By Angela Maas

The specialty pharmacy and infusion therapy spaces have certainly seen their share of merger and acquisition (M&A) activity over the years. Some challenges within those industries may have helped slow down 2018 activity a bit, observes Reg Blackburn, managing director at The Braff Group. And for 2019, we may see more of the same.

As far as specialty pharmacy trends in 2018, Blackburn points out that “the largest specialty pharmacies continue to get even larger. Payer- and chain-owned dominate. Most new entity growth is coming from large academic hospitals starting their own specialty pharmacies.”

Direct and indirect remuneration (DIR) fees in Medicare Part D that include rebates and price concessions occurring after the point of sale have been around since the start of that program more than a decade ago.

But they started really becoming an issue for specialty drugs around 2016, and it doesn’t look like that’s changing any time soon.

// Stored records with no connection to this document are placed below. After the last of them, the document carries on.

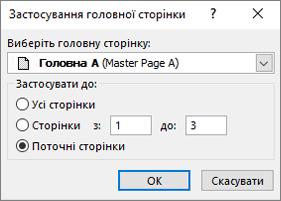 На знімку екрана показано діалоговому вікні застосування головної сторінки.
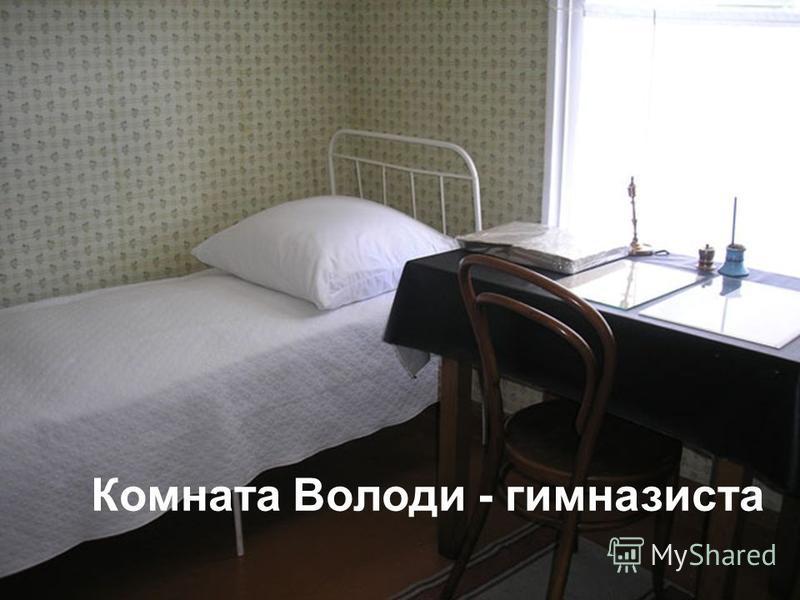 Комната Володи - гимназиста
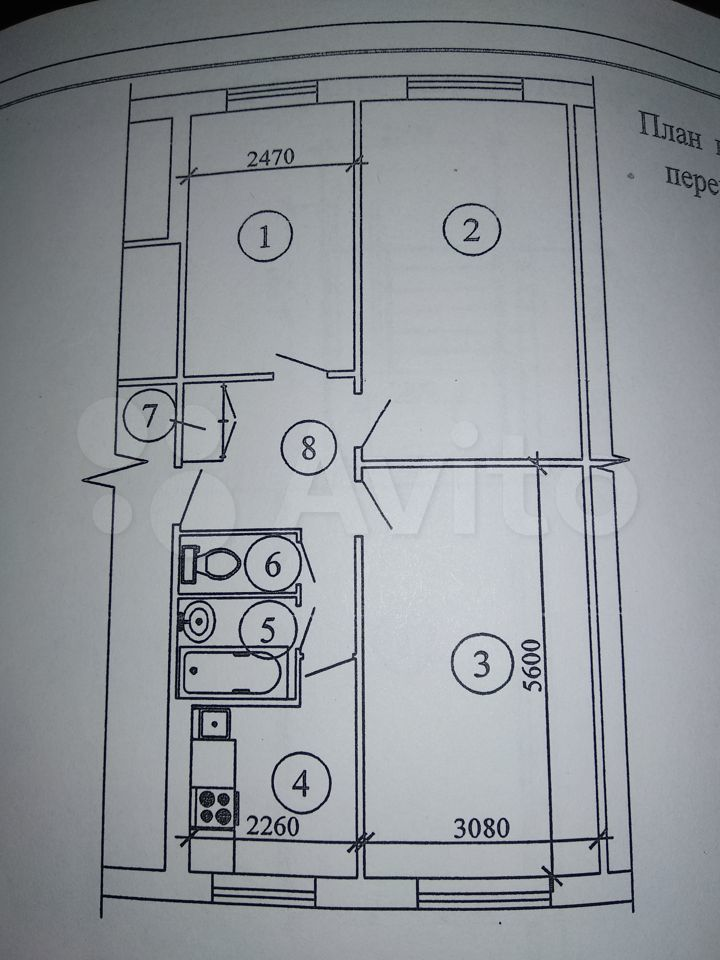 3-к квартира, 61.2 м², 1/5 эт.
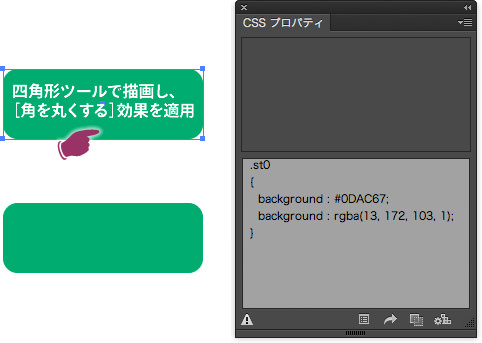 AICC-CSS-Export-2.jpg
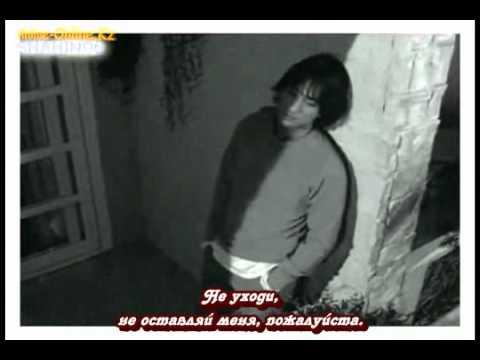 Jang Jung Woo - Chun gook eh gi uk (Stairway to heaven ost) rus.sub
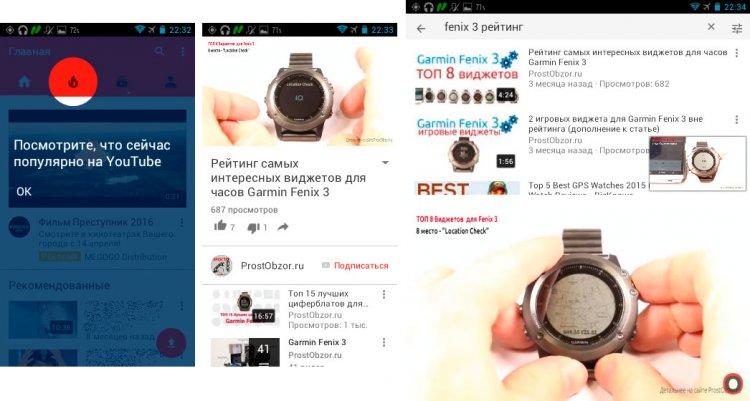 Garmin Monterra - просмотр видео YouTube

Within the specialty pharmacy space, M&A activity “was lower than in past years,” he explains. Through third-quarter 2018, The Braff Group recorded eight specialty pharmacy deals, compared with 18 for full-year 2017, 20 for 2016 and 10 for 2015.

This lower volume, he says, “is driven by fewer acquisition targets of a size large enough to move-the-needle for strategic buyers and/or large enough to be a platform for PE [i.e., private-equity] buyers. In addition, there is caution from both buyer types given the impact of DIR fees on gross margin.”

Moving forward into 2019, Blackburn expects to see “continued consolidation at a measured pace.” In addition, he says, “smaller independents will remain under pressure for gross margin and closed networks. They will want to exit, but buyers will be limited.”

Within the infusion therapy space over the past year, observes Blackburn, intravenous immune globulin and other specialty infusion products continue to drive revenue growth.

The Braff Group recorded four infusion therapy deals through the third quarter of last year, compared with seven in 2017, six in 2016 and 14 in 2015. 2018, says Blackburn, “continued the recent trend of low deal flow. The sector has experienced significant consolidation over the past five to 10 years.”

In the new year, Blackburn expects to see “continued modest deal activity primarily because of low inventory.”